#### YOUR ASSIGNMENT
Please convert the lines, starting at the first one and ending at the line that contains "Benebone Wishbone Durable", into a Markdown table with the columns Row and Line, leaving out the pictures and any blank lines.

>>

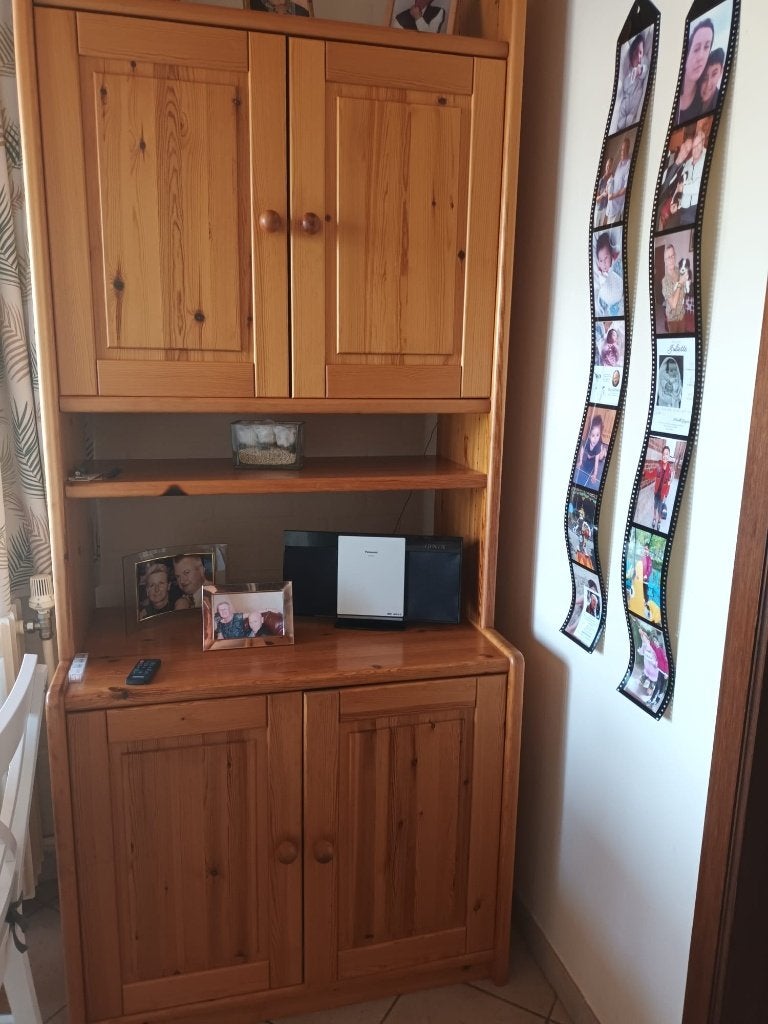 Meuble vaisselier en pin, Maison & Meubles, 25 à 50 cm, Avec porte(s), Utilisé, 50 à 100 cm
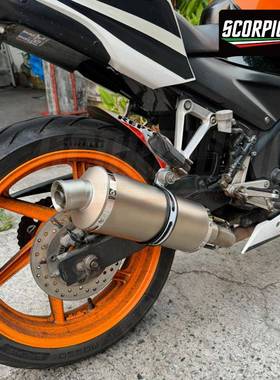 摩托排气管0改装春风40346270NK065无极3复0TRK502椭圆古排气T118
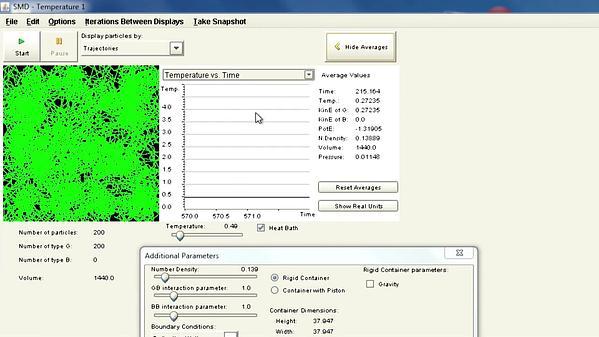 Molecular Dynamics MOOC 2.1.4. Calculating Properties with VMDL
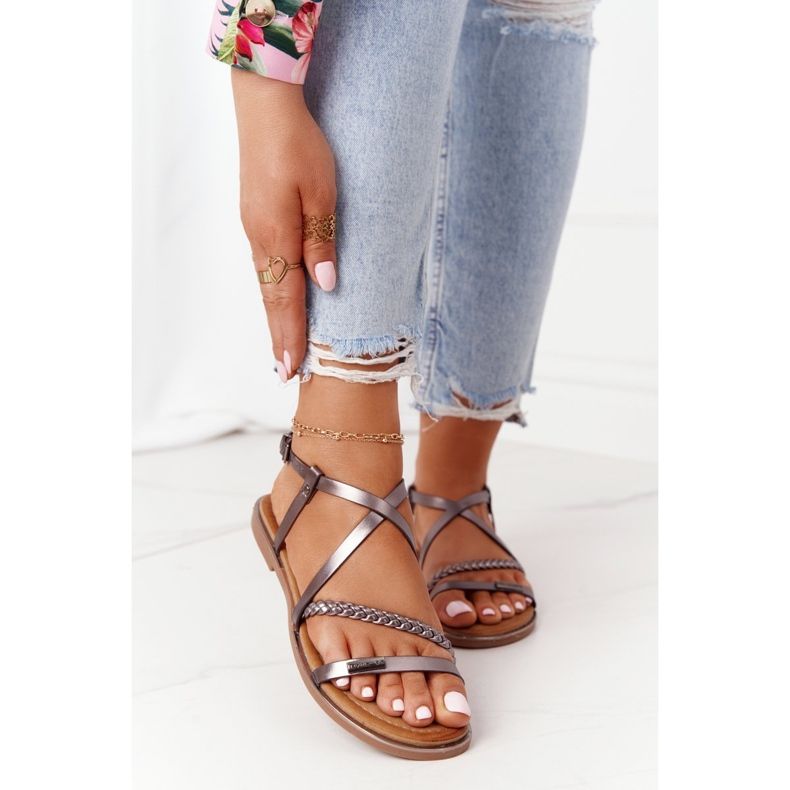 S.Barski Sandalias Con Trenza S. Bararski 152-1 Cobre multicolor 2 S.Barski Sandalias Con Trenza S. Bararski 152-1 Cobre multicolor 2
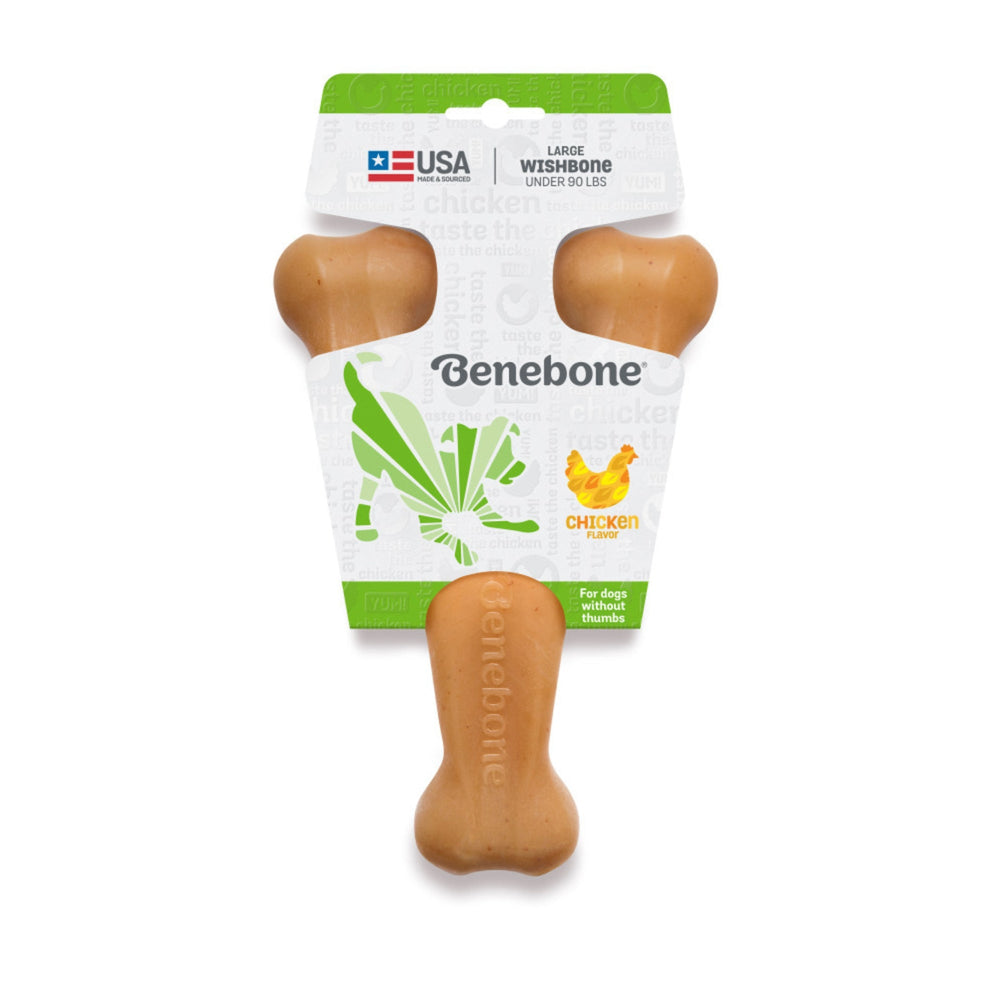 Benebone Wishbone Durable Dog Chew Toy Chicken, 1ea/LG for your Pet Dog with Pet Store X.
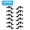 Black 12pcs, variant on Comopio 6Pcs Curtain Rod Holders Into Window Frame Curtain Rod Brackets Window Bedroom Decoration Adjustable Curtain Rod Brackets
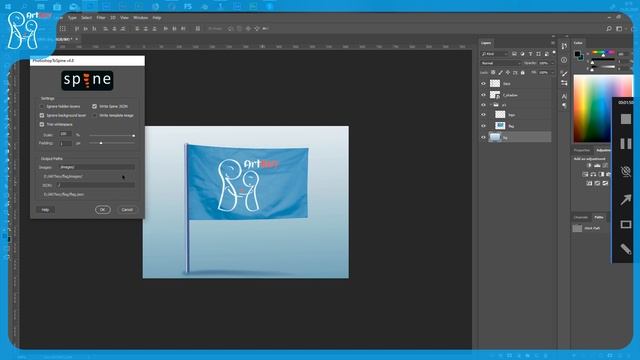 Spine lesson_1_Импорт .psd из Photoshop в Spine смотреть онлайн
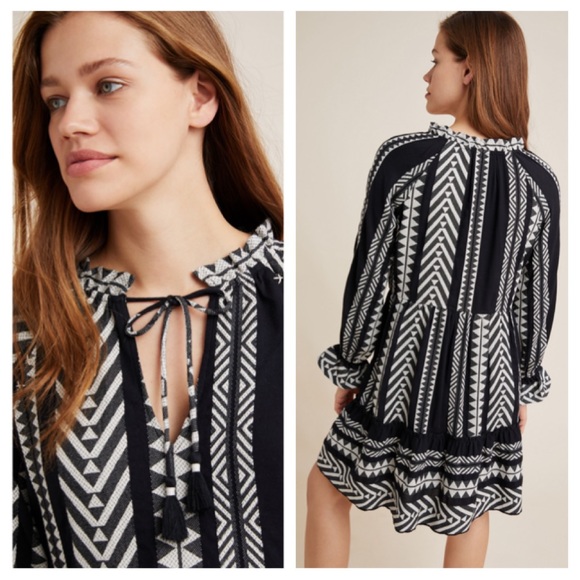 ❌SOLD❌ Anthropologie Maeve Dominique Tunic Dress - Picture 2 of 11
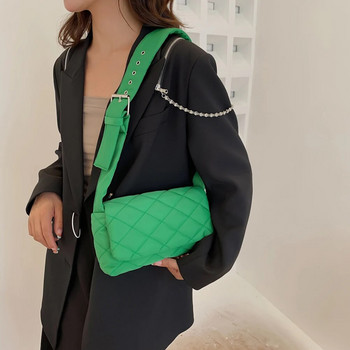 Απλές γυναικείες τσάντες μονόχρωμες τσάντες χιαστί σχεδιαστές χιαστί Messenger τσάντες νάιλον τετράγωνο πουγκί για ταξίδια για αγορές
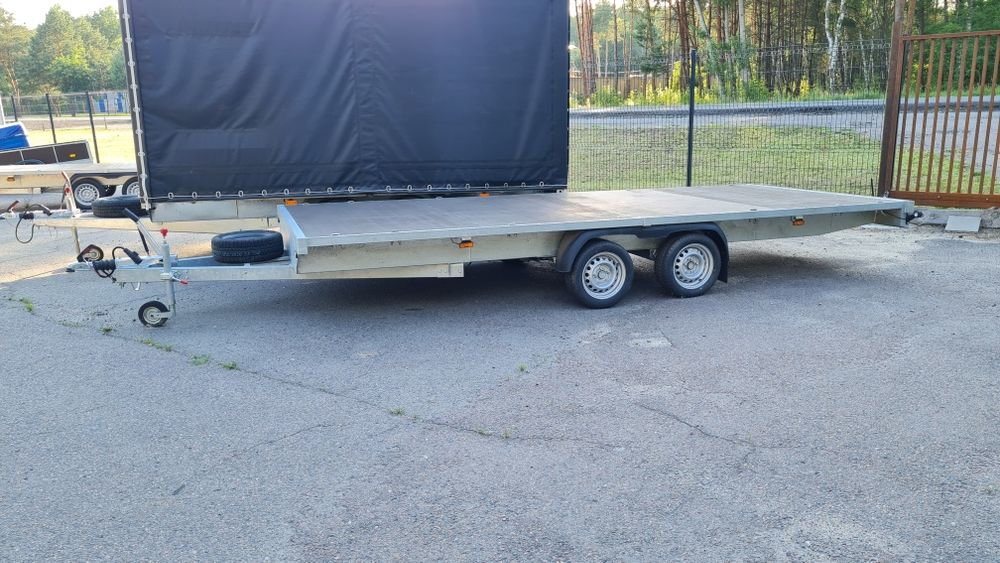 Новий причіп 5.1х2.1 вантажний оцинкований AL-KO, платформа KNOTT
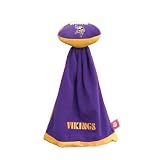 Minnesota Vikings Plush NFL Football with Attached Security Blanket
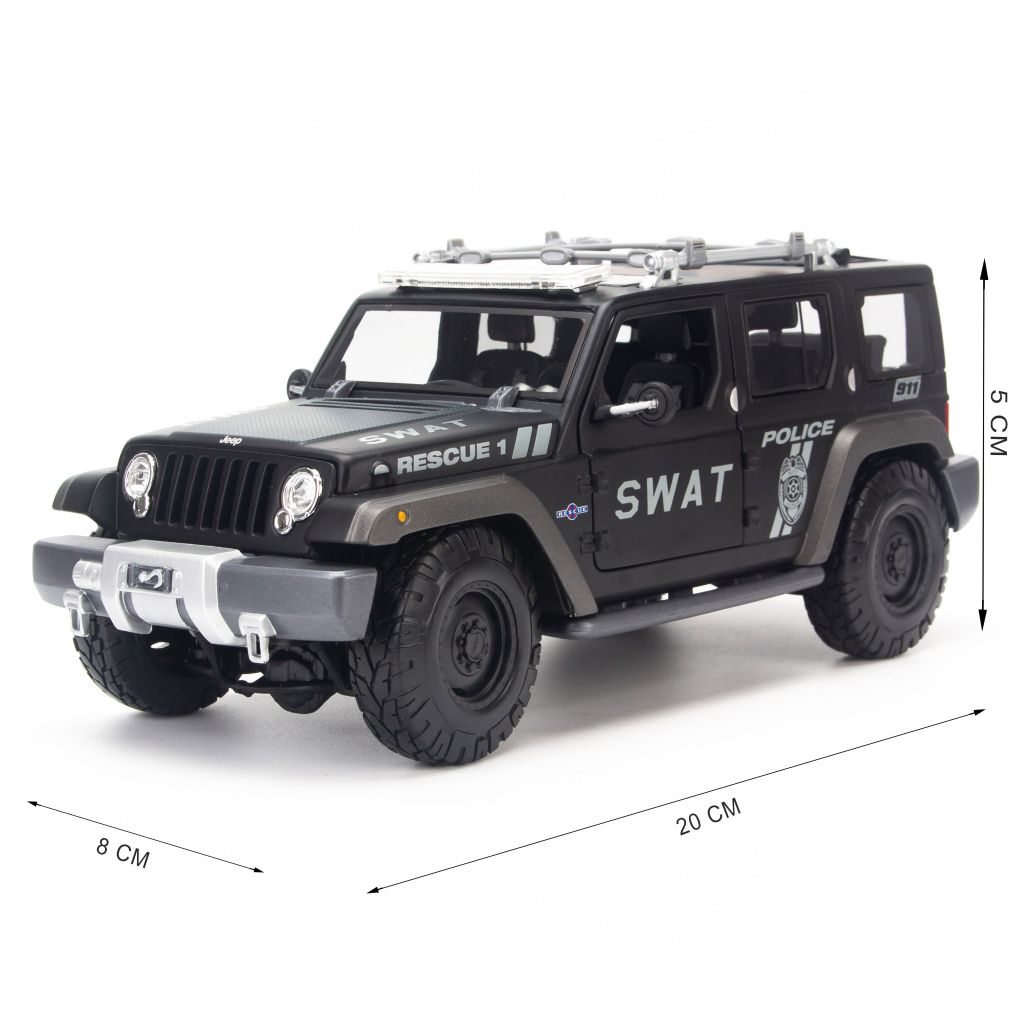 Mô hình xe ô tô Jeep Rescue Concept Police 1:18 Maisto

<<

#### RESPONSE AREA
| Row | Line |
|---|---|
| 1 |  Meuble vaisselier en pin, Maison & Meubles, 25 à 50 cm, Avec porte(s), Utilisé, 50 à 100 cm |
| 2 |  摩托排气管0改装春风40346270NK065无极3复0TRK502椭圆古排气T118 |
| 3 |  Molecular Dynamics MOOC 2.1.4. Calculating Properties with VMDL |
| 4 |  S.Barski Sandalias Con Trenza S. Bararski 152-1 Cobre multicolor 2 S.Barski Sandalias Con Trenza S. Bararski 152-1 Cobre multicolor 2 |
| 5 |  Benebone Wishbone Durable Dog Chew Toy Chicken, 1ea/LG for your Pet Dog with Pet Store X. |